--- Qué hacer ---
Transcribe sin cambios el pasaje de la reflexión sobre el leproso que comienza con "Ahora es un" y sigue hasta "como unos malditos.".

--- Fragmento del texto ---
------------------------------------------------
Humildad y confianza ante Jesús como el leproso
1Samuel, 4, 1-11;
Sal. 43;
Mc. 1, 40-45
‘Acudían a El de todas
partes...’ Lo
venimos escuchando repetidamente en este primer capítulo del Evangelio de
Marcos. ‘Su fama se extendió enseguida
por todas partes por la comarca entera de Galilea’.
Ahora es un leproso el que se acerca a Jesús rompiendo
todas las barreras que le hubieran impedido llegar hasta Jesús. Bien sabemos
que los leprosos habían de vivir apartados de la comunidad y no podían
acercarse de ninguna manera a los sanos. Incluso si alguien se acercaba a ellos
tenían que advertirle que era un leproso. Leyes duras, si queremos pensar, pero
en cierto modo normales desde el lado higiénico para evitar los contagios en
una época en que no se disponía de las medicinas con las que hoy podamos contar
– no podemos juzgar con los criterios de nuestra época aquellas situaciones -.
Significaba discriminación, marginación de quienes eran considerado algo así
como unos malditos.
Pero en este caso el leproso se acerca y su petición
llena de humildad, pero también de una fe grande puede ser un modelo para
nuestra oración al Señor. ‘Se acercó un
leproso, suplicándole de rodillas: Si quieres, puedes limpiarme’. No exige;
expresa con humildad su situación; pero manifiesta también una gran confianza. Se
siente manchado e indigno, pero tiene confianza en que va a ser purificado.
Había sido capaz de saltar todas las barreras que le impedían acercarse a Jesús
porque tenía la confianza de que iba a ser curado. Sabe que Jesús puede
hacerlo, está seguro en su fe en que así va a suceder, pero no reclama ni
exige, sólo pide y lo hace humildemente, ‘si
quieres’.
Y Jesús lo curará. ‘Quiero,
queda limpio’. Y Jesús se saltará también las barreras, porque ‘sintiendo lástima, extendió la mano y lo
curó… y la lepra se le quitó inmediatamente’. Allí había un hombre cargado
de sufrimiento y el amor y la compasión de Jesús aparecen inmediatamente con
ese gesto tan hermoso de extender la mano para tocarlo. El amor rompe barreras.
El amor no tiene límites. El amor nos hace siempre llegar directamente a la
persona. Cuánto tenemos que aprender.
------------------------------------------------
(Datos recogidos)
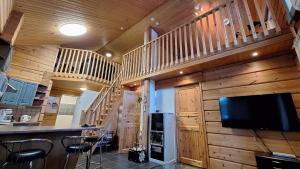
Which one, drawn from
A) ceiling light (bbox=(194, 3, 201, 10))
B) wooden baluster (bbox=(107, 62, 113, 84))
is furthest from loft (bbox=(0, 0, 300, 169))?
wooden baluster (bbox=(107, 62, 113, 84))

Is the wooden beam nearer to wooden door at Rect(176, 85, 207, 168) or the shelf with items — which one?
the shelf with items

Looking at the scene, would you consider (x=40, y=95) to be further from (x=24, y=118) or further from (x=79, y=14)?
(x=79, y=14)

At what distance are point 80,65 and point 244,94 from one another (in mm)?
5567

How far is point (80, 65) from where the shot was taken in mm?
5637

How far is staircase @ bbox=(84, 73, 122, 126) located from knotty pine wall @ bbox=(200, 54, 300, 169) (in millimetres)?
3203

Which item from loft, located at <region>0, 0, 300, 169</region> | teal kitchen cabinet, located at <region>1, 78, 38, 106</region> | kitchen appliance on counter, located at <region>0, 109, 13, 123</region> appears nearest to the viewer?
loft, located at <region>0, 0, 300, 169</region>

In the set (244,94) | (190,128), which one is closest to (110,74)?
(190,128)

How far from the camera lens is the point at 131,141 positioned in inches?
189

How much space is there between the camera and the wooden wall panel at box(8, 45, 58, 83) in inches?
173

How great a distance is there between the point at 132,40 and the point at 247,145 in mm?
5728

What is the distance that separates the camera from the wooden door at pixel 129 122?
466 centimetres

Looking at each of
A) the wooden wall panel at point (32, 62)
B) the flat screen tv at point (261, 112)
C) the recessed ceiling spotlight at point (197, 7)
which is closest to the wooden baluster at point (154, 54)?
the recessed ceiling spotlight at point (197, 7)

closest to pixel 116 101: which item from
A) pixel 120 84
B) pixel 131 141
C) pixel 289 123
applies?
pixel 120 84

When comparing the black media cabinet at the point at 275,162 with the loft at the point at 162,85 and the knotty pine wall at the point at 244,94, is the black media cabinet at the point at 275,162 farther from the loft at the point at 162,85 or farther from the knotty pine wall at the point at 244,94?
the knotty pine wall at the point at 244,94
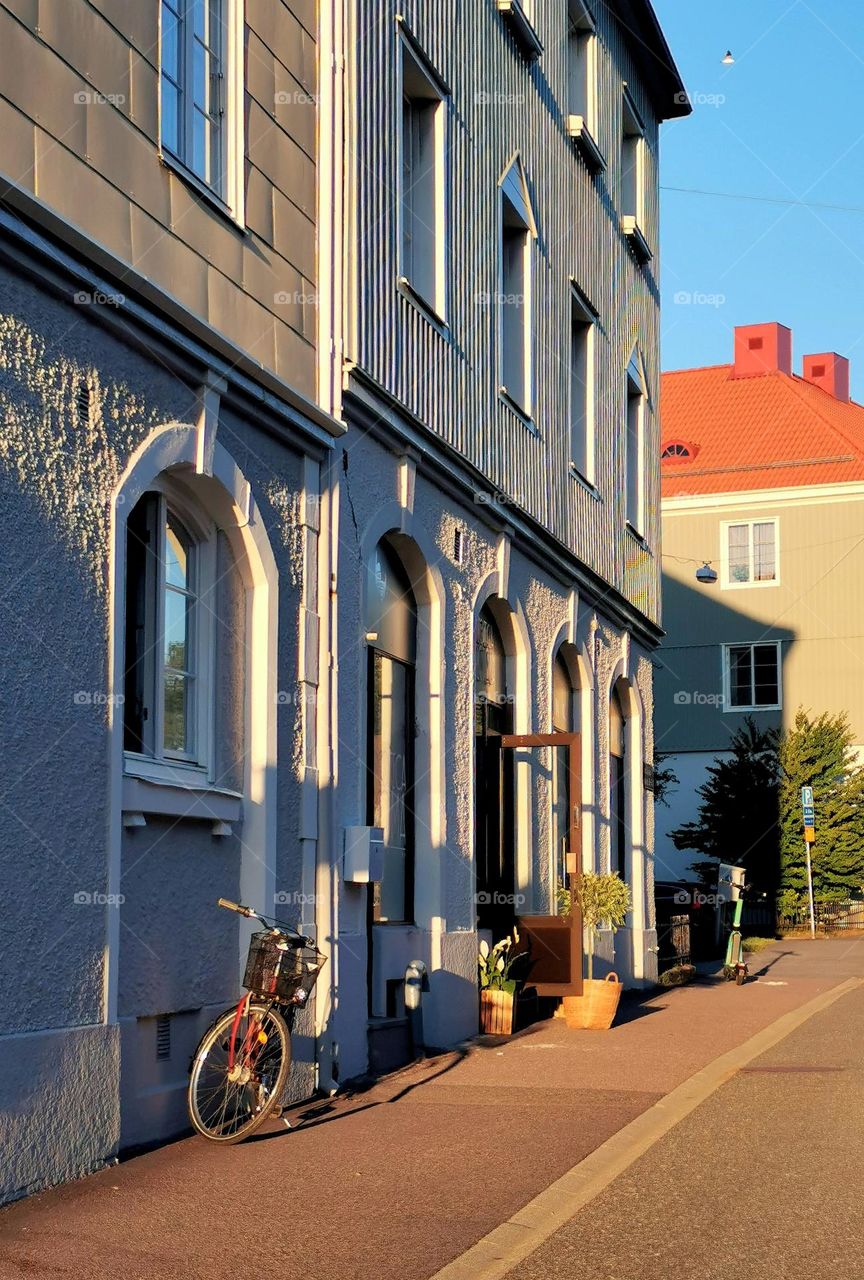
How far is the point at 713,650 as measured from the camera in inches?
1722

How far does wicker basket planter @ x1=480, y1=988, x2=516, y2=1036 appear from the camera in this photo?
1412 centimetres

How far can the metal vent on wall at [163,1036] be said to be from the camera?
8734 mm

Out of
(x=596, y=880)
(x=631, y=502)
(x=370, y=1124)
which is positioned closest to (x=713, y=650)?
(x=631, y=502)

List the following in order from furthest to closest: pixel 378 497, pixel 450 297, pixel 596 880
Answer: pixel 596 880
pixel 450 297
pixel 378 497

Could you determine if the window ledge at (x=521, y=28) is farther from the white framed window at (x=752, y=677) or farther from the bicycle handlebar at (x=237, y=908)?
the white framed window at (x=752, y=677)

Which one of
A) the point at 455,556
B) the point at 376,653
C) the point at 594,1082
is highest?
the point at 455,556

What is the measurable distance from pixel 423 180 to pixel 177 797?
6774mm

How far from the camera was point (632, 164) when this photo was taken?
75.2ft

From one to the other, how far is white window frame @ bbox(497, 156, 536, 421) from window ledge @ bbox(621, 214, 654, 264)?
16.8 feet

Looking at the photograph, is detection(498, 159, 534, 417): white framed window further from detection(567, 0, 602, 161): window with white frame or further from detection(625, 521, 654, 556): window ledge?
detection(625, 521, 654, 556): window ledge

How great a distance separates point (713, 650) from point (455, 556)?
3029 cm

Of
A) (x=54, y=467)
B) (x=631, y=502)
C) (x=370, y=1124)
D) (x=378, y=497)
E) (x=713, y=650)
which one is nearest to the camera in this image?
(x=54, y=467)

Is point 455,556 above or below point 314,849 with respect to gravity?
above

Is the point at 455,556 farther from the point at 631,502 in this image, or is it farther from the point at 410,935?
the point at 631,502
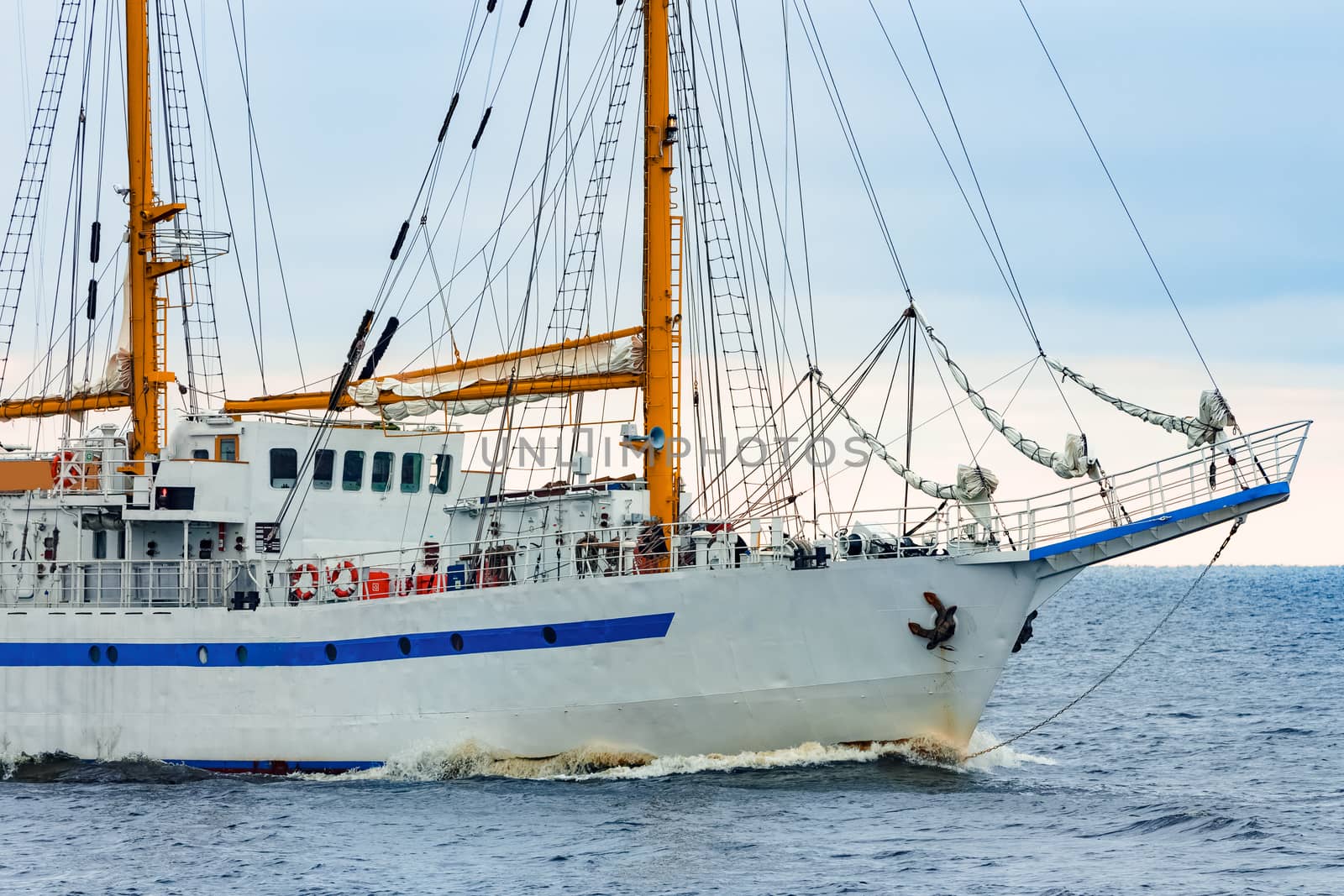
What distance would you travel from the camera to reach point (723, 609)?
92.2 feet

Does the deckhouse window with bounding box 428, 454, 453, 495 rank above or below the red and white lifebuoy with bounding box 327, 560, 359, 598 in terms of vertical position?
above

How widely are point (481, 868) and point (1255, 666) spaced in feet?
158

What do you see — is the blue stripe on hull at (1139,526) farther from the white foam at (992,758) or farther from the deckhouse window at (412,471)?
the deckhouse window at (412,471)

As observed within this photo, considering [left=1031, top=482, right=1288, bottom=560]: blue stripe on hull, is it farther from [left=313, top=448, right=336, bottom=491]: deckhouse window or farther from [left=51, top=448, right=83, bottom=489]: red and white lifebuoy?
[left=51, top=448, right=83, bottom=489]: red and white lifebuoy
------------------------------------------------
--- Respuesta escrita ---
Ahora es un leproso el que se acerca a Jesús rompiendo
todas las barreras que le hubieran impedido llegar hasta Jesús. Bien sabemos
que los leprosos habían de vivir apartados de la comunidad y no podían
acercarse de ninguna manera a los sanos. Incluso si alguien se acercaba a ellos
tenían que advertirle que era un leproso. Leyes duras, si queremos pensar, pero
en cierto modo normales desde el lado higiénico para evitar los contagios en
una época en que no se disponía de las medicinas con las que hoy podamos contar
– no podemos juzgar con los criterios de nuestra época aquellas situaciones -.
Significaba discriminación, marginación de quienes eran considerado algo así
como unos malditos.